* [Çözülecek Problemler]
A – Lütfen aşağıdaki ifadelerin soyut çizgi üzerine söyleşiyle uyuşup uyuşmadığını evet ya da hayır diye belirtin ve her yanıtı söyleşiden birebir alıntıyla destekleyin. (i) Konuşan kişi grafik tasarımda figüratif, resimde soyut işler yapıyordu. (ii) Bodrum'daki No. 81 Otel için hazırlanan koleksiyon için 30'a yakın resim yapılmıştı. (iii) Konuşan kişi işlerinin birbirine çok benzediğini düşünüyor.
B – Soyut çizgi üzerine söyleşiyi son cümlesinden sonra devam ettirin.

* [İncelenecek Metin]
################
Soyut çizgin de yine bu süreçte mi oluştu? Kronolojik olarak işlerine bakınca çok da tutarlı duruyor bu stilin.
Çok figüratif ama bir yandan da çok soyut çalışıyordum. Grafik tasarımda soyut, resimde ise figüratif işler... Şimdi ikisini aynı yüzeyde yan yana getirmeye çalışıyorum. Aslında sürekli değiştiğimi hissediyorum ve benim için hepsi birbirinden farklı, hiçbiri birbirine benzemiyor. Amerika'dan döndükten sonra Bodrum'daki No. 81 Otel için bir koleksiyon hazırlamıştık. 30'a yakın resim yapmıştım ki, onları sonraki dönemde ve şimdi yaptıklarımla karşılaştırınca çok farklılıklar görüyorum.

Kandinsky akla geliyor işlerine bakınca; öykündüğün veya hayal gücünde bir yeri olduğunu düşündüğün böyle sanatçılar, akımlar veya bambaşka disiplinler var mı?
################
* [Verilen Malzeme]
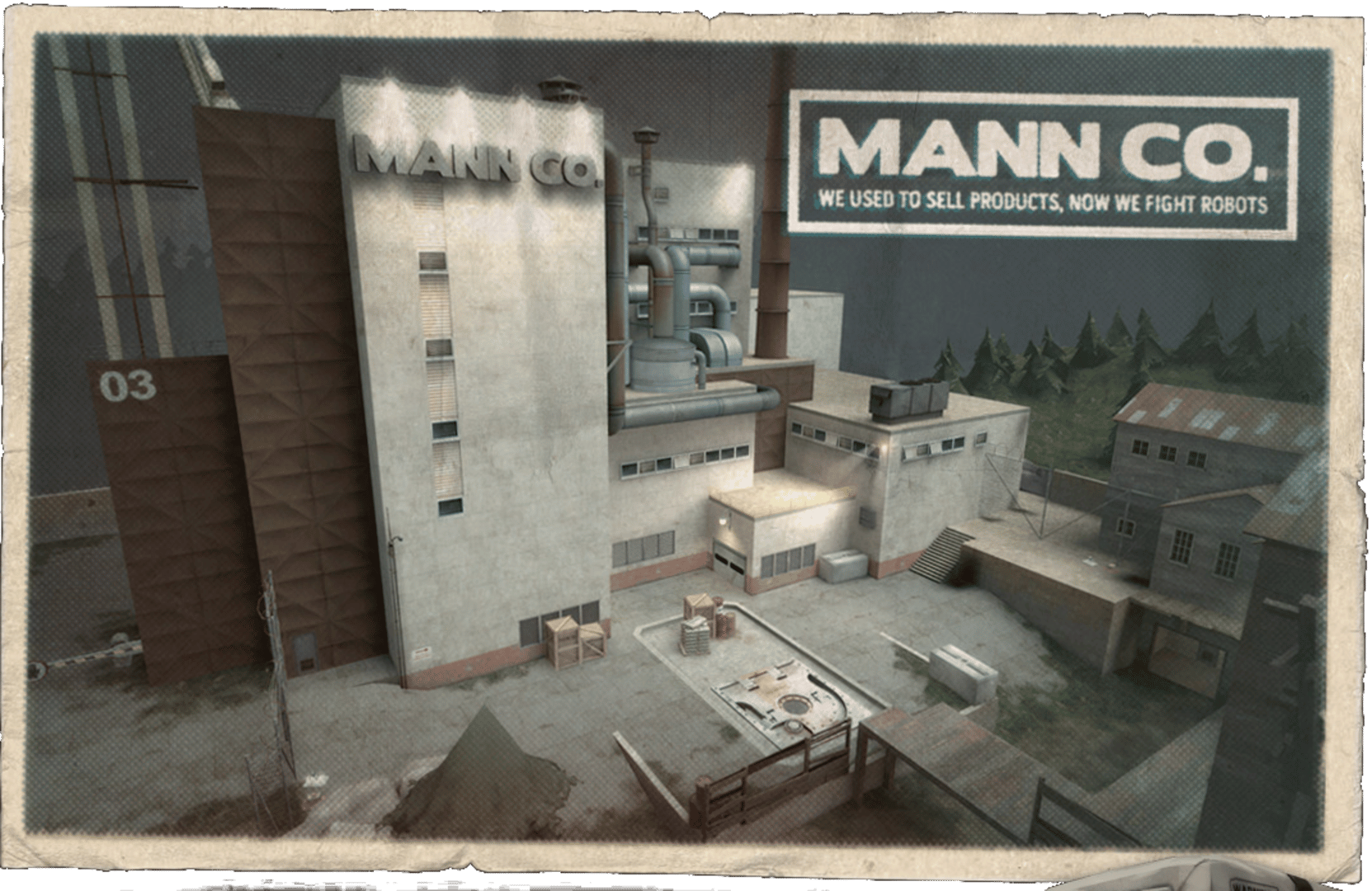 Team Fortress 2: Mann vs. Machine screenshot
################
* [Görev Sonuçları]
A –
(i) Hayır: "Grafik tasarımda soyut, resimde ise figüratif işler..."
(ii) Evet: "30'a yakın resim yapmıştım"
(iii) Hayır: "hiçbiri birbirine benzemiyor"

B –
Kandinsky ve Miro'yu çok severim... Yeni jenerasyondan mesela Kolombiyalı Oscar Murillo'yu çok beğeniyorum, özellikle sosyal içerikli işler yapıyor olması çok ilham verici. Örneğin Frequencies adlı işinde kanvasları keserek dünyanın farklı köşelerindeki ilkokullara yolluyor ve hepsine birer proje veriyor; bir yıl boyunca o kanvaslar çocukların sıraları üzerine zımbalanacak ve öğrenciler de istedikleri gibi üzerlerini dolduracaklar. Okulda öğretilenlerin kime, neye göre belirlendiğinin bilinmediği bir eğitim sistemi içinde birden çocuklara, "Sen ve düşündüklerin önemlisin" deniyor. Bu kanvasların sonra alınıp sergilenmesi müthiş güzel.

Bu verdiğin örnekte senin işlerine dair ipuçları da saklı sanki; tuval dışındaki yüzeylere yaptığın resim çalışmaların veya değişimi tetikleme arzun gibi...
Neyin üzerine resim yaptığımı önemsiyorum; mermer veya kumaş gibi başka malzemelerle çalışmak, deney yapmak gibi benim için. Kendimi daha çok 'açmak' istiyorum. Farklı yerlerden bakmaya, kendimi daha iyi bir birey yapmaya çalışıyorum aslında. Bunu da insanlarla beraber deneyimlemek istiyorum.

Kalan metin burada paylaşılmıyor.